The same is happening with climate change. Climate change is real, and has been throughout Earth's history. But there is a huge difference between acknowledging this – and claiming: our use of fossil fuels is the primary cause of climate change; future changes will be catastrophic; slashing carbon dioxide emissions will stabilize our always-changing climate; and we can slash emissions without impairing energy use and living standards.
Nevertheless, climate bills pending in Congress and state legislatures would require that our nation slash carbon dioxide by as much s 80% below 2005 emissions by 2050. In other words, to levels not seen in America since 1910, when our population was a quarter of what it is projected to be in 42 years!
Every one of these bills would curtail energy use and economic opportunity – while giving activists, courts and bureaucrats control over virtually any activity that produces CO2.

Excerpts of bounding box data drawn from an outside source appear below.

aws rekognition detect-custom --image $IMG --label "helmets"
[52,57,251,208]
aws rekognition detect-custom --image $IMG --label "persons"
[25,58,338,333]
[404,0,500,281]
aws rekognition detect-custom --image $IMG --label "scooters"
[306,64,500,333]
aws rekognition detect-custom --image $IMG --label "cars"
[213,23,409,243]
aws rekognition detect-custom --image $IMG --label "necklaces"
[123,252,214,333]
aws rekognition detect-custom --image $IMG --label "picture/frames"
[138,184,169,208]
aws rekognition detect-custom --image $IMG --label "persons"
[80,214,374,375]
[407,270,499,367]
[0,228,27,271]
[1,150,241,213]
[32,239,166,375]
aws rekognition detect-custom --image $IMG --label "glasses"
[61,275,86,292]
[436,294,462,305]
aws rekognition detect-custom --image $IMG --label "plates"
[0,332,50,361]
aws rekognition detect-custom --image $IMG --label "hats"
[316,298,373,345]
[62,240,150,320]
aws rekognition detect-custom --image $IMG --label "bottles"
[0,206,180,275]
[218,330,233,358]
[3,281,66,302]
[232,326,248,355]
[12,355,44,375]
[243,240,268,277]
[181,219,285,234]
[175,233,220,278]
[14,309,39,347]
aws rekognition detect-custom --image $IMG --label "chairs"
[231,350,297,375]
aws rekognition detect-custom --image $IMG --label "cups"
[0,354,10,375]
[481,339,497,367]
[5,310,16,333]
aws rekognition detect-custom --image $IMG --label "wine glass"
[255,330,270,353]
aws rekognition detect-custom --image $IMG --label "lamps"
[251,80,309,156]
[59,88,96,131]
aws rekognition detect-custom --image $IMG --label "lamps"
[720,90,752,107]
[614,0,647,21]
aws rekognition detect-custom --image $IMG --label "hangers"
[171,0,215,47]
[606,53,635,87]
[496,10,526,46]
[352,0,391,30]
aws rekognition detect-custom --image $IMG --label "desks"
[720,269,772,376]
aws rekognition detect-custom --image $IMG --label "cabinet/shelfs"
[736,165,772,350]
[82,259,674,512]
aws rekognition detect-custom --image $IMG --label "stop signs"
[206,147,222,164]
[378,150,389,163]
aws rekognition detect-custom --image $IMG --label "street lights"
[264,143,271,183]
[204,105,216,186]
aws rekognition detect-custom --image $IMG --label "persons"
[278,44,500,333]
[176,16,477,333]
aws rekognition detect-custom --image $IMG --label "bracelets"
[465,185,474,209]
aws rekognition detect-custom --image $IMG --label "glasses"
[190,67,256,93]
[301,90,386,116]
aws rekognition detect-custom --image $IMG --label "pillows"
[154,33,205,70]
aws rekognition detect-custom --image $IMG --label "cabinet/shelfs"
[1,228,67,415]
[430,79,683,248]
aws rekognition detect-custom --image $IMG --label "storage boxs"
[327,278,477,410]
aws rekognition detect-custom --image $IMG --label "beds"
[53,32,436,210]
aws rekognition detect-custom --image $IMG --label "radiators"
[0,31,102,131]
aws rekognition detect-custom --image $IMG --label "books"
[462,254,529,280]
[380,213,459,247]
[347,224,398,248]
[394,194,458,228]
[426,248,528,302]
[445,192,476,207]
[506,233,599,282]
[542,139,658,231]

Every one would impose massive, punitive, deceptive, regressive taxes on American businesses and families – through energy taxes, carbon offsets taxes, cap-and-trade taxes, carbon sequestration mandate taxes, and intrusive bureaucracy taxes. Every one would further hobble civil rights.
Not one would make a noticeable dent in global CO2 levels or temperatures.
In this election season, every thoughtful, caring citizen in our great nation must join me in challenging the modern-day Jim Crow laws that prevent poor people from having the energy they need to achieve Dr. King's dream of civil rights, equal opportunity and true environmental justice.
Together, we can make that dream come true.
Roy Innis is chairman of the Congress of Racial Equality and author of Energy Keepers - Energy Killers: The new civil rights battle.